Les élections départementales et régionales ont été marquées par un taux d’abstention extrêmement élevé, comparable au taux déjà enregistré lors des élections municipales de 2020. Alors que les vainqueurs de ces consultations ont tendance à triompher et à agir comme si rien ne s’était passé, toute personne soucieuse de l’avenir de la démocratie dans notre pays devrait s’interroger sur ce phénomène extrêmement inquiétant.
On écartera l’explication liée à l’épidémie de COVID 19. Elle a certainement joué en juillet 2020. Le retour à la vie normale était par contre extrêmement visible, ces dernières semaines, dans toutes les manifestations de la vie sociale. Ajoutons, que l’abstention était à première vue, plus marquée chez les jeunes que chez les seniors. Il faut donc chercher d’autres explications.
La mollesse de la campagne et l’uniformité des discours constituent certainement un premier facteur. Nous vivons dans une société où le contrôle social et médiatique s’est fortement accentué et où les opinons dissidentes sont facilement mises au pilori, mais quand on veut obtenir les voix des électeurs, il faut faire l’effort de les intéresser et mettre en avant des propositions suffisamment tranchées pour qu’ils aient envie de faire un choix et de l’exprimer. La lecture des documents de campagne montre que cela n’a que rarement été le cas.

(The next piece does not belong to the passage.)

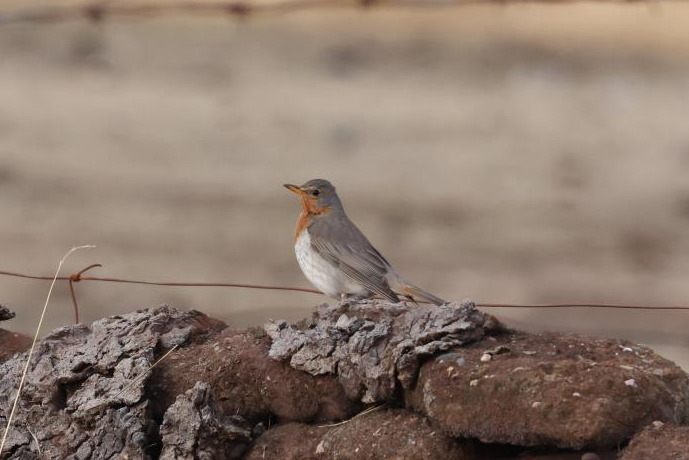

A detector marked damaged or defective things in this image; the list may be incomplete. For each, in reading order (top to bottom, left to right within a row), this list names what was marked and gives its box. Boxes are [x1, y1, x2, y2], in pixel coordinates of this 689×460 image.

rusty barbed wire [0, 0, 652, 26]
rusty barbed wire [1, 264, 688, 326]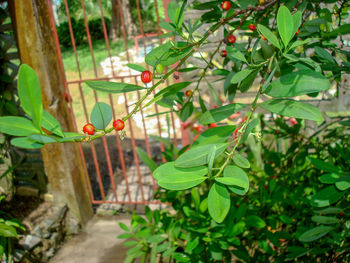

La distance entre les candidats, les élus et les citoyens a, elle aussi, joué un rôle certain. Beaucoup de « politiques » se sont persuadés que tout passait aujourd’hui par les réseaux sociaux, sans se rendre compte que les pratiquants assidus de ces réseaux sont en réalité minoritaires et que leurs centres d’intérêt ne les dirigent pas nécessairement vers le débat public. Les élections départementales étaient encore, il y a vingt ans, des élections de proximité au cours desquelles les candidats s’efforçaient d’avoir un contact direct –souvent par porte à porte- avec les électeurs. Les élus passaient, eux-mêmes, de longues heures à recevoir, tout au long de leur mandat, ceux qui avaient besoin d’exposer leurs problèmes et d’y chercher une solution. Ces temps paraissent aujourd’hui révolus, mais toute une partie des électeurs éprouve, de ce fait, un sentiment d’abandon.
Il y a enfin le décalage, de plus en plus manifeste, entre les instances qui sont élues au suffrage universel direct et les lieux où s’exerce réellement le pouvoir.
Ce décalage était manifeste lors des dernières élections municipales où l’on demandait aux citoyens de choisir des maires et des conseillers municipaux, alors que l’essentiel des pouvoirs et des compétences se trouve aujourd’hui dans des intercommunalités qui ne sont élues qu’au second degré et qui sont des lieux d’intenses marchandages politiciens. Les électeurs éprouvent, consciemment ou non, un sentiment de dépossession.
On peut faire un constat un peu semblable pour les départementales –l’utilité et la fonction du conseil départemental ne s’imposant pas avec évidence- et pour les régionales –où les enjeux sont plus marqués mais où la recentralisation imposée par l’Etat, et qui s’est encore accentuée avec la gestion élyséenne du COVID, prive peu à peu les collectivités de leur substance.
Plutôt que de se lamenter et d’incriminer les mauvais citoyens, il serait temps que le monde politique se remette en question et engage les réformes nécessaires pour que la démocratie retrouve tout son sens.